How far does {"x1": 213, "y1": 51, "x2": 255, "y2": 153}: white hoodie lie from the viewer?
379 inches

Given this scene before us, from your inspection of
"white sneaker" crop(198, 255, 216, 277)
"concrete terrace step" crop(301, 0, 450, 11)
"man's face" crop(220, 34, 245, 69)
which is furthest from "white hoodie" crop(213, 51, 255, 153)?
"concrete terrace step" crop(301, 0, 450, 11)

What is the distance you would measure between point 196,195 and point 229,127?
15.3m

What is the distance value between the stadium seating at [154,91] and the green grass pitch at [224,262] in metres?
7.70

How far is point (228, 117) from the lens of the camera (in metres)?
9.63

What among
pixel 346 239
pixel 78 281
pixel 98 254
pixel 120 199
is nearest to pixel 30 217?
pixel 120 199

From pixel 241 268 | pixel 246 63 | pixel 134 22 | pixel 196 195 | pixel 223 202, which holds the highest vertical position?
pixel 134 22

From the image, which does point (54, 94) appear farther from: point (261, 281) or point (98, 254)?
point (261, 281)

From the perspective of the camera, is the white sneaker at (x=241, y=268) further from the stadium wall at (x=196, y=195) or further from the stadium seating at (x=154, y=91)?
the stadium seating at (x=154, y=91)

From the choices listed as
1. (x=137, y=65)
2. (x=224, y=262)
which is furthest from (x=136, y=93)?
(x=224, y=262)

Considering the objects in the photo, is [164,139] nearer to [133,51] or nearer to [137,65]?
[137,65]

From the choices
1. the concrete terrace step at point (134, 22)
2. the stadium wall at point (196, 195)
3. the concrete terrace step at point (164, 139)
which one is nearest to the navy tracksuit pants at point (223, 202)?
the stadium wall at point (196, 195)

··········

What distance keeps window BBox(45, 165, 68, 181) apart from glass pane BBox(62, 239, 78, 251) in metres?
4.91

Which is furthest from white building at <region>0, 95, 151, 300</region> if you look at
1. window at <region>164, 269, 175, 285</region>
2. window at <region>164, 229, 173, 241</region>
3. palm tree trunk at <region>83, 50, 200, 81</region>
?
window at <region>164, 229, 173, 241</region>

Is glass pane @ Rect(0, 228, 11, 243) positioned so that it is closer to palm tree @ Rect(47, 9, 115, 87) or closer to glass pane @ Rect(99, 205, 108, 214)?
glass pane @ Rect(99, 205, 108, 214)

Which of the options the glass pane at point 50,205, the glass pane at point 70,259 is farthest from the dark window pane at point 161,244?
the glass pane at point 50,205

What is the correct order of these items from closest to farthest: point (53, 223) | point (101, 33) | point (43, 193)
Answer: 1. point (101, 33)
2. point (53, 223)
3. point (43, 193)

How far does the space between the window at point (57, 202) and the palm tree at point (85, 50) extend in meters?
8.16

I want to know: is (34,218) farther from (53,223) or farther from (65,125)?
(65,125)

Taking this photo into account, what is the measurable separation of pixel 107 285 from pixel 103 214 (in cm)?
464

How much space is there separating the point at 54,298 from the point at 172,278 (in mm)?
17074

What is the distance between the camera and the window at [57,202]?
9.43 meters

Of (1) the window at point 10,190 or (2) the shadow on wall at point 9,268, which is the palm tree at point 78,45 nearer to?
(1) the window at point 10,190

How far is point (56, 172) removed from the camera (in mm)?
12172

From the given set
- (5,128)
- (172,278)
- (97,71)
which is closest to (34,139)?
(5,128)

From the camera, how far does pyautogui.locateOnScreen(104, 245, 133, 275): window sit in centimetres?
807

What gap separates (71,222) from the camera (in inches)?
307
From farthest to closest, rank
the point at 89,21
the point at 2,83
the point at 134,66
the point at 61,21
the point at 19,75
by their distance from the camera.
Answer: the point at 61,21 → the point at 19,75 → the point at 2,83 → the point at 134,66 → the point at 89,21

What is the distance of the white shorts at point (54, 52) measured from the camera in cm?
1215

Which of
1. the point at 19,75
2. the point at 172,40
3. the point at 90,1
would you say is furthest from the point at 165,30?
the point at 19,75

··········

WHAT IS ASKED:
Identify each line in the records above that contains the string "terrace" with matching letter case, and copy those lines.

WORKED ANSWER:
"concrete terrace step" crop(301, 0, 450, 11)
"concrete terrace step" crop(301, 0, 450, 11)
1. the concrete terrace step at point (134, 22)
3. the concrete terrace step at point (164, 139)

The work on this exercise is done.